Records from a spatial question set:
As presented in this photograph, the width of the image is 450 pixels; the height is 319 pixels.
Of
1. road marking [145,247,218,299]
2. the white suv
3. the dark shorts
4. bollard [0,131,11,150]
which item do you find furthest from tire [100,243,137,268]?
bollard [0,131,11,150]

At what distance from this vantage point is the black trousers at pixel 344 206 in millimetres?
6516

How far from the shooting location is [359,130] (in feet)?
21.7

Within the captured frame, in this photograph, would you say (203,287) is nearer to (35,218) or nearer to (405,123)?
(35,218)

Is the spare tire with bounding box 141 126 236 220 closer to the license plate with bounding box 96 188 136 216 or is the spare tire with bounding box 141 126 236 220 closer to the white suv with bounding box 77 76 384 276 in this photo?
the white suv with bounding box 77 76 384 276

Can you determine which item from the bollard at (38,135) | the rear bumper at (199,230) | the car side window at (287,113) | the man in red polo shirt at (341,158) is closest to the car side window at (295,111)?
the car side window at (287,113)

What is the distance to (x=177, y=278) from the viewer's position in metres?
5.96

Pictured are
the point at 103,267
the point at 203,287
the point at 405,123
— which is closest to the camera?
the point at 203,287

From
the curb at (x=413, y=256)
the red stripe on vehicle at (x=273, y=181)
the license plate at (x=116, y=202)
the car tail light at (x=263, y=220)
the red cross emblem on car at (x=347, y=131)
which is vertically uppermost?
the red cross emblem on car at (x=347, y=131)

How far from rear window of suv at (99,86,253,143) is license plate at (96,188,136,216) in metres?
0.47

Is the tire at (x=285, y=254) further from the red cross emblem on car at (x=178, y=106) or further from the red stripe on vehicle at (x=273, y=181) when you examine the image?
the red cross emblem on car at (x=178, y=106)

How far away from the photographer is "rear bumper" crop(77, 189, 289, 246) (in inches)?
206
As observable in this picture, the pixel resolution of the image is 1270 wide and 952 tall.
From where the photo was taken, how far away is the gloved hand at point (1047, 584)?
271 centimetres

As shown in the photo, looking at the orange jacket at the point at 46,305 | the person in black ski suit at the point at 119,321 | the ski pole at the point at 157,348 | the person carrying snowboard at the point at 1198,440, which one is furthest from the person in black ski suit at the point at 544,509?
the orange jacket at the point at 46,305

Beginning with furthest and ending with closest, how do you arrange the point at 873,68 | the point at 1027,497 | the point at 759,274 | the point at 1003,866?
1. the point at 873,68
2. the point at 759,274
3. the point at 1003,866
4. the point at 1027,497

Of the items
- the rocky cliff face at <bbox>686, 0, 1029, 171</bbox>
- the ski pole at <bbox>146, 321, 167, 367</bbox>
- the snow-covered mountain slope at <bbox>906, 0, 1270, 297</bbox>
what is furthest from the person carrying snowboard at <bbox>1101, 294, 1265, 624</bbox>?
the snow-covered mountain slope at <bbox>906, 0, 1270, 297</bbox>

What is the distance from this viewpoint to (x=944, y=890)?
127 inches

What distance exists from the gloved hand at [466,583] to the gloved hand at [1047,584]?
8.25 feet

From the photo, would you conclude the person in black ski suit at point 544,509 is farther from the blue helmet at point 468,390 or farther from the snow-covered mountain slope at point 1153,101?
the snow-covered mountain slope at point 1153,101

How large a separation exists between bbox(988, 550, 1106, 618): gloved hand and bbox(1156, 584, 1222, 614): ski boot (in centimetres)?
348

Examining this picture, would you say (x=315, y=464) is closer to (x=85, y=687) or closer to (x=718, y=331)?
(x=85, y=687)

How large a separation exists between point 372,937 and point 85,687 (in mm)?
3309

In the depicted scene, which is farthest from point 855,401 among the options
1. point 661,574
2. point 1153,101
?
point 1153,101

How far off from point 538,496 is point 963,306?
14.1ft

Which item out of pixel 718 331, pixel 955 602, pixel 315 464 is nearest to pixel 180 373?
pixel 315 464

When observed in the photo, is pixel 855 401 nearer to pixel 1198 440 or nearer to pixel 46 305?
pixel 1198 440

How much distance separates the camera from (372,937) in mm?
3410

Given task
Copy every one of the records above word for word, with no changes.

Full response
As presented in this photograph, the width of the image is 450 pixels; the height is 319 pixels.
Of
1. road marking [145,247,218,299]
2. the white suv
3. the dark shorts
4. bollard [0,131,11,150]
which item do you find furthest from tire [100,243,137,268]?
bollard [0,131,11,150]

At what distance from this vantage point is the black trousers at pixel 344 206 in millimetres?
6516

How far from the shooting location is [359,130] (in feet)?
21.7

Within the captured frame, in this photograph, would you say (203,287) is nearer to (35,218) or nearer to (405,123)?
(35,218)

Is the spare tire with bounding box 141 126 236 220 closer to the license plate with bounding box 96 188 136 216 or is the spare tire with bounding box 141 126 236 220 closer to the white suv with bounding box 77 76 384 276 in this photo?
the white suv with bounding box 77 76 384 276

Can you determine which item from the bollard at (38,135) | the rear bumper at (199,230) | the car side window at (287,113) | the man in red polo shirt at (341,158) is closest to the car side window at (295,111)?
the car side window at (287,113)

What is the distance to (x=177, y=278) from the viewer's position in metres?
5.96

Pictured are
the point at 103,267
the point at 203,287
the point at 405,123
— which is closest to the camera?
the point at 203,287

From
the curb at (x=413, y=256)
the red stripe on vehicle at (x=273, y=181)
the license plate at (x=116, y=202)
the car tail light at (x=263, y=220)
the red cross emblem on car at (x=347, y=131)
which is vertically uppermost?
the red cross emblem on car at (x=347, y=131)

How far from rear window of suv at (99,86,253,143) is license plate at (96,188,136,216) in metres?
0.47

Is the tire at (x=285, y=254) further from the red cross emblem on car at (x=178, y=106) or further from the red stripe on vehicle at (x=273, y=181) when you examine the image?
the red cross emblem on car at (x=178, y=106)

How far away from the photographer is "rear bumper" crop(77, 189, 289, 246) (in inches)?
206
As observable in this picture, the pixel resolution of the image is 1270 wide and 952 tall.
From where the photo was taken, how far away is the gloved hand at point (1047, 584)?
271 centimetres

As shown in the photo, looking at the orange jacket at the point at 46,305 | the person in black ski suit at the point at 119,321 | the ski pole at the point at 157,348 | the person carrying snowboard at the point at 1198,440, which one is furthest from the person in black ski suit at the point at 544,509?
the orange jacket at the point at 46,305

Beginning with furthest and ending with closest, how do you arrange the point at 873,68 | the point at 1027,497 | the point at 759,274 | the point at 1003,866?
1. the point at 873,68
2. the point at 759,274
3. the point at 1003,866
4. the point at 1027,497

Of the items
- the rocky cliff face at <bbox>686, 0, 1029, 171</bbox>
- the ski pole at <bbox>146, 321, 167, 367</bbox>
- the snow-covered mountain slope at <bbox>906, 0, 1270, 297</bbox>
what is furthest from the person carrying snowboard at <bbox>1101, 294, 1265, 624</bbox>?
the snow-covered mountain slope at <bbox>906, 0, 1270, 297</bbox>

What is the distance from this viewpoint to (x=944, y=890)?
127 inches

What distance exists from the gloved hand at [466,583] to the gloved hand at [1047,584]?
8.25 feet

From the photo, would you conclude the person in black ski suit at point 544,509 is farther from the blue helmet at point 468,390 or farther from the snow-covered mountain slope at point 1153,101?
the snow-covered mountain slope at point 1153,101

How large a separation exists between bbox(988, 550, 1106, 618): gloved hand and bbox(1156, 584, 1222, 614): ski boot (in centimetres)?
348

Examining this picture, would you say (x=315, y=464) is closer to (x=85, y=687) or closer to (x=718, y=331)?
(x=85, y=687)

How large a separation exists between point 372,937 and point 85,687 (in mm)?
3309

In the depicted scene, which is farthest from point 855,401 among the options
1. point 661,574
2. point 1153,101
?
point 1153,101

How far off from point 538,496 is point 963,306?
14.1ft

Which item out of pixel 718 331, pixel 955 602, pixel 315 464 is nearest to pixel 180 373?
pixel 315 464

When observed in the photo, is pixel 855 401 nearer to pixel 1198 440 or nearer to pixel 46 305?
pixel 1198 440

How much distance separates the camera from (372,937) in mm?
3410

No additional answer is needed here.